Exercise tasks:
**1)** In the op-ed on capital structure crises, how long are the short-term waivers that lenders usually offer?
**2)** Using the op-ed on capital structure crises, explain why sponsors judge a possible bankruptcy differently from lenders.

Exercise text:

OpEd: Never Let a Capital Structure Crisis Go to Waste
The following article is Part One of a two-part series and was written by Gordian Group LLC president Peter Kaufman, partner David Herman and managing director Liam Ahearn. The views expressed here are entirely their own.
Private equity firms with portfolio companies experiencing capital structure challenges may not believe it, but opportunity is knocking. It’s the opportunity to either purchase their debt at a discount or to revest the portfolio company with a new capital structure that benefits shareholders at the expense of its lenders. Uncertainty in the financial markets or in the company’s own markets can be utilized far more nimbly in negotiations by the sponsor than by its creditors.
- The classic scenario is that a portfolio company runs afoul of certain covenants (usually leverage) or experiences liquidity pressure. The reasons can range from macroeconomic issues such as Covid-19 to faltering operational underperformance leading to an overleveraged balance sheet to all sorts of other internal and exogenous factors.
- Lenders are fearful of uncertainty. The Lender 101 playbook is to demand that sponsors/owners inject new equity beneath the existing capital structure — or as we call it, “Mount Debt” — all in return for only short-term waivers (three to six months) and fees. Lenders do not expect sponsors and their portfolio companies to push back on these asks.
- Sponsors with vision and will can and should reject this fund-more, go-along, get-along approach. If well advised, sponsors can impose a shareholder- and management-friendly capital structure overhaul, obtain multiyear covenant relief and debt service holidays, or both.
- Gordian views equity value in these situations as not determined by a strict priority waterfall but rather from the equity-centric standpoint of (i) option value, (ii) control value and (iii) net operating loss value.
- In connection with this revesting, sponsors may now be willing to inject new capital if they have it available.
In short: We advocate elegant and comprehensive capital structure solutions; not temporary Band-Aids. And we only want to see new sponsor funding come in as part of an overall fix — and not before. We also want to dispel the myth that a financial restructuring equates to creditors receiving all or most of the equity. That does happen, but by and large only when financial advisers involved are unable to give unconflicted advice to boards (for example, when they also advise financial creditors in other deals).
Lenders extend credit with an entirely different of set of parameters than private equity firms invest equity because they have much less risk tolerance. As such, lenders have different priorities in restructurings: Lenders want to minimize their risk by seeing junior capital come in, reducing their exposure, shortening maturities and, at almost all costs, avoiding an expensive bankruptcy that will likely create uncertainty (and volatility). They also want to keep the company on a short leash through tight covenant packages.
On the other hand, if equity value is viewed as an “option,” then it is important for sponsors to assess alternatives from the standpoint of how they may utilize the key drivers of that option value (i.e., life of the option, enterprise value, amount of debt, volatility of asset pool). Importantly, the value of that option (equity value) will increase as the runway from the lenders increases, as the cost of the option decreases or both.
This means that sponsors will put a premium on minimizing new money and extending the runway with lenders (whether via revised covenants, an extended maturity date or both). Since Chapter 11 is a venue in which the latter can potentially be imposed on the lenders (i.e., a cram-up that results in an extended maturity date and reset or reduced covenants and interest), sponsors will necessarily have a different risk/reward assessment than lenders on the merits of a potentially bankruptcy.
While Gordian Group always advises its clients to avoid a bankruptcy if at all possible, this dichotomy creates leverage in negotiations with lenders that should many more times than not result in a consensual — and, for the sponsor, very advantageous — resolution out of court.
For example, in certain market environments, a fast-track sale may not result in a desirable outcome for a company’s creditors but could present an existing sponsor with an opportunity to achieve the necessary deleveraging by being a buyer in such a process.
As an aside, well-advised shareholders can also retain significant value and control in workout situations in connection with a company’s NOLs. Change-of-control transactions that see creditors take control from shareholders can significantly impair a company’s ability to use NOLs, thereby meaningfully reducing future cash flows. If shareholders remain in control, however, the NOLs are usually left untouched and can be fully utilized (including to shield cancellation of debt income, or CODI). This is value that is often ignored by both companies and creditor constituencies in restructuring negotiations, and it is imperative that the company and its advisers adroitly use the leverage related to control and NOLs in any negotiations, lest it leave value on the table for its shareholders.

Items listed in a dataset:
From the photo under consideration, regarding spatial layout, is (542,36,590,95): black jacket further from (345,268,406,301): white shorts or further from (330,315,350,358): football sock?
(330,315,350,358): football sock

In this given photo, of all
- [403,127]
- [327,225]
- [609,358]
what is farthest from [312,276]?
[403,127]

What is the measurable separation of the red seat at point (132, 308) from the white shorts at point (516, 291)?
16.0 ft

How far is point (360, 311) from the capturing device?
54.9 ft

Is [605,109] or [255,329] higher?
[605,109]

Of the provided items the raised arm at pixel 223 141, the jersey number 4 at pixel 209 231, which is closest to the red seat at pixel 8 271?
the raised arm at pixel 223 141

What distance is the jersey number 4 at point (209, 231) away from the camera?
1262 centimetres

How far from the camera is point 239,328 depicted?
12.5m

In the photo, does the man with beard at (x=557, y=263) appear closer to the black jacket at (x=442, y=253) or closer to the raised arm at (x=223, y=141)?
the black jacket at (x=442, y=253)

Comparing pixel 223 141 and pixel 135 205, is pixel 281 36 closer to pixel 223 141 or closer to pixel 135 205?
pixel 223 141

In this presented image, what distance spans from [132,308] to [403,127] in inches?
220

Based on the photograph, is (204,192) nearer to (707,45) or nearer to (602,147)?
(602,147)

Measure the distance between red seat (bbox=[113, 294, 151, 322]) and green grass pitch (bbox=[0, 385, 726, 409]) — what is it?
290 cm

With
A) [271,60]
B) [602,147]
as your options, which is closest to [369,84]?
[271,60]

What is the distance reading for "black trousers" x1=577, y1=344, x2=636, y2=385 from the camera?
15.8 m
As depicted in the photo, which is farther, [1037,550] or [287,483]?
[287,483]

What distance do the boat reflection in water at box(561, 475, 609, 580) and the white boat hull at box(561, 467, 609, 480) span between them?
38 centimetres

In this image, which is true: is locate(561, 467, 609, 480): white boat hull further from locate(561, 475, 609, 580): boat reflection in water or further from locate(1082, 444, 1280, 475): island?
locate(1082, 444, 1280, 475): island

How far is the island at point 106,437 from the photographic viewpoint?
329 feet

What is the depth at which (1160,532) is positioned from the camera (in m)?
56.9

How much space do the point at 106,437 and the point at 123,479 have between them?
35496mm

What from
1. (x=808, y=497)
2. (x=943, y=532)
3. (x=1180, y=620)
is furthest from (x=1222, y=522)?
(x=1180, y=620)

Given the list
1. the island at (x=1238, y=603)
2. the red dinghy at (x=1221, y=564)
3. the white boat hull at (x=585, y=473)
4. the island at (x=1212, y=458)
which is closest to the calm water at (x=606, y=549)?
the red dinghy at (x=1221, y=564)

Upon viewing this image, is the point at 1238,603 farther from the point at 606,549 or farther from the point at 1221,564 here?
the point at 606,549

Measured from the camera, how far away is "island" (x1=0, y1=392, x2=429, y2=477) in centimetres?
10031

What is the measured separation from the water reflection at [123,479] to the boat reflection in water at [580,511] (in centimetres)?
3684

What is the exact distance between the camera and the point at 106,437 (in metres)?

Solutions:
**1)** Three to six months.

**2)** Sponsors put a premium on minimizing new money and extending their runway with lenders, because this raises the option value of their equity. Chapter 11 is a venue where an extended maturity date and reset or reduced covenants and interest can potentially be imposed on lenders through a cram-up. This gives sponsors a different risk/reward assessment than lenders, who want to avoid an expensive bankruptcy at almost all costs.